* WHAT NEEDS TO BE DONE
Rewrite the data from the line containing "from the lens?" through the end, replacing "nearer to" with "closer to" and keeping everything else unchanged.
— START OF ENTRIES —
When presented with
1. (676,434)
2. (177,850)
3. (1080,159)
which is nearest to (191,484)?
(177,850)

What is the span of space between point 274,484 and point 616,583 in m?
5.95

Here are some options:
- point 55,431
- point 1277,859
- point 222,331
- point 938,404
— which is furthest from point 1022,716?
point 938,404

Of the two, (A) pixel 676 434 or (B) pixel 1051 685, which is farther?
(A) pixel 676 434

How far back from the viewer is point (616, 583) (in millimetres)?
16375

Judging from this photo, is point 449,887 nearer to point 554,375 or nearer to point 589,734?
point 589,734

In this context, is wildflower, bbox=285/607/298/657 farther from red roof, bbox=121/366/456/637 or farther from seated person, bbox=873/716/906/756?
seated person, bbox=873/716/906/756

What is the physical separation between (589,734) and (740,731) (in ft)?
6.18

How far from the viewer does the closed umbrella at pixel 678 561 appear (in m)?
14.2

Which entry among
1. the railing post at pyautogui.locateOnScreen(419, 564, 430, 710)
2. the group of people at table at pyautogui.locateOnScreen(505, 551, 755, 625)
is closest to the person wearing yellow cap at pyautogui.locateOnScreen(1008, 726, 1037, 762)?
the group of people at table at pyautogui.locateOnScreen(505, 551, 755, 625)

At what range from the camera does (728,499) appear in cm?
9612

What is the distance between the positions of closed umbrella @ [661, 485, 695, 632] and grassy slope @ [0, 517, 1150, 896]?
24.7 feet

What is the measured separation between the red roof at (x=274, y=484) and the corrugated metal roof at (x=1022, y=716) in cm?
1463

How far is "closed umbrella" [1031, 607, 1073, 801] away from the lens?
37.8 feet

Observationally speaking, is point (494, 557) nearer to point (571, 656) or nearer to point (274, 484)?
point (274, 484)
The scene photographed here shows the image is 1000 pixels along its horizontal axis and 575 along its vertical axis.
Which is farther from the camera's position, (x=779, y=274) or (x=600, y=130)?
— END OF ENTRIES —
* FINAL RESULT
How far is "closed umbrella" [1031, 607, 1073, 801] away from the lens?
37.8 feet

Observationally speaking, is point (494, 557) closer to point (571, 656) or closer to point (274, 484)?
point (274, 484)
The scene photographed here shows the image is 1000 pixels along its horizontal axis and 575 along its vertical axis.
Which is farther from the camera's position, (x=779, y=274) or (x=600, y=130)?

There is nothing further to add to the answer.